Image sourced from bettercloud.com
So, how is accounting for SaaS businesses different than for their non-SaaS counterparts?
The main separating factor is the subscription-based model that SaaS companies use. This sees them charging their users a fixed monthly fee—which might stay completely static or fluctuate, depending on how much flexibility a SaaS company’s pricing tiers offer.
Since SaaS companies help their users scale up and down easily, this also means that their revenue from a given client can increase or decrease suddenly. This makes SaaS business incomes harder to predict, which is why SaaS accounting differs from conventional accounting.
Key financial metrics for SaaS companies
SaaS companies often need to track different financial metrics than their counterparts—though in some cases, there’s overlap. We’ll walk you through the most important financial metrics for SaaS companies to keep an eye on.
MRR and ARR
Monthly recurring revenue (MRR) and annual recurring revenue (ARR) are particularly relevant to SaaS companies, as these will make up the bulk of their earnings per month or year. These metrics measure the kind of income that recurs predictably each month or year.
You can use your MRR to predict your ARR by multiplying it by 12. This helps you form a fact-based projection for your annual earnings, as your MRR is generated based on recurring customer revenue.
A key business expense for any company, SaaS businesses must also pay attention to their payrolls. These will typically fluctuate depending on factors like commission bonuses for salespeople, as well as increased spending during business upscaling.
Your payroll is a good indication of the status of your SaaS company. If you’re suddenly spending far less on your payroll, that’s an indication that your sales have decreased.
On the flip side, spending more than expected on your payroll can actually be a good thing, as it indicates you’re selling more.
Monthly financial reports
Generating reports on your finances at least once each month lets you get real-time insights into your spending and earnings. This helps you effectively track any seasonal changes in your business and quickly identify any problems.
These reports should always include details of where your money went and where it came from. This helps you pinpoint your best sources of income—and the biggest money sinks.
Customer Acquisition Cost
It’s rare to attract new SaaS customers without lifting a finger. In fact, while customer acquisition costs (CACs) can vary depending on your industry, CACs for software companies can enter the ballpark of $400:
Image sourced from firstpagesage.com
A lower CAC means less money spent in exchange for a paying customer, which is always a good thing. SaaS businesses that save on CAC while still creating brand loyalists can secure higher MRRs, which in turn makes those businesses more profitable.
Customer Lifetime Value
CLV, or customer lifetime value, describes the total revenue a given customer has generated for your business. Better CLV means better ROI on your customer acquisition expenditures—which leads to a boost in your bottom line in the long run.
In other words, when you use customer success to lower churn and create loyalists, you make sure that every dollar invested into acquiring and retaining a customer pays off more.
SaaS accounting considerations
Now that we’ve covered the kinds of metrics that a SaaS business needs to focus on, it’s time to look at the considerations that should factor into your SaaS accounting approach.
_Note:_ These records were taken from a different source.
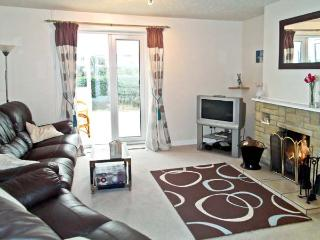 DOWNSIDE, pet friendly, country holiday cottage, with a garden in Mosterton, Ref 2896 - Mosterton vacation rentals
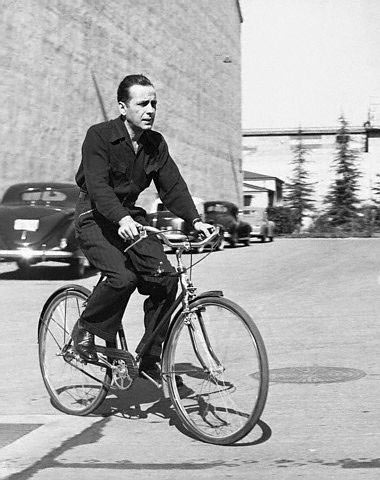 Humphrey Bogart bicycles to work. E a humanidade segue em média 3 doses atrasada...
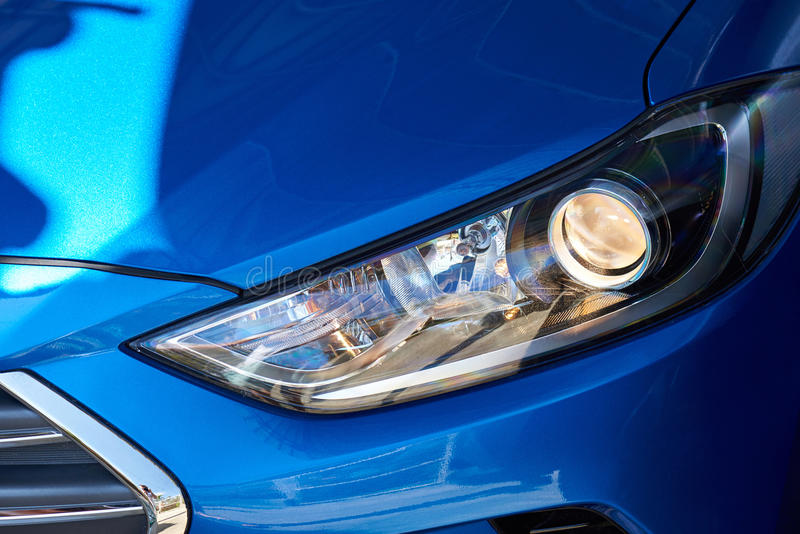 Nieuwe koplamp van blauwe auto stock fotografie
Each of these has a major and consistent impact on your finances, which is why they merit thought.
Prepaid expenses and deferred revenue
You don’t always have to pay your expenses the moment they arrive, especially not if you knew they were coming. In some cases, you’ll be able to pay ahead of time—when you’ve got the money available—so you don’t have to worry about dealing with lots of expenses all at once.
Likewise, revenue isn’t always earned the moment someone pays for your services. You can use the deferred revenue method when a customer pays in advance for a year’s subscription. The deferred revenue method lets you spread your revenue out over more time, so it’s not all taxed at once.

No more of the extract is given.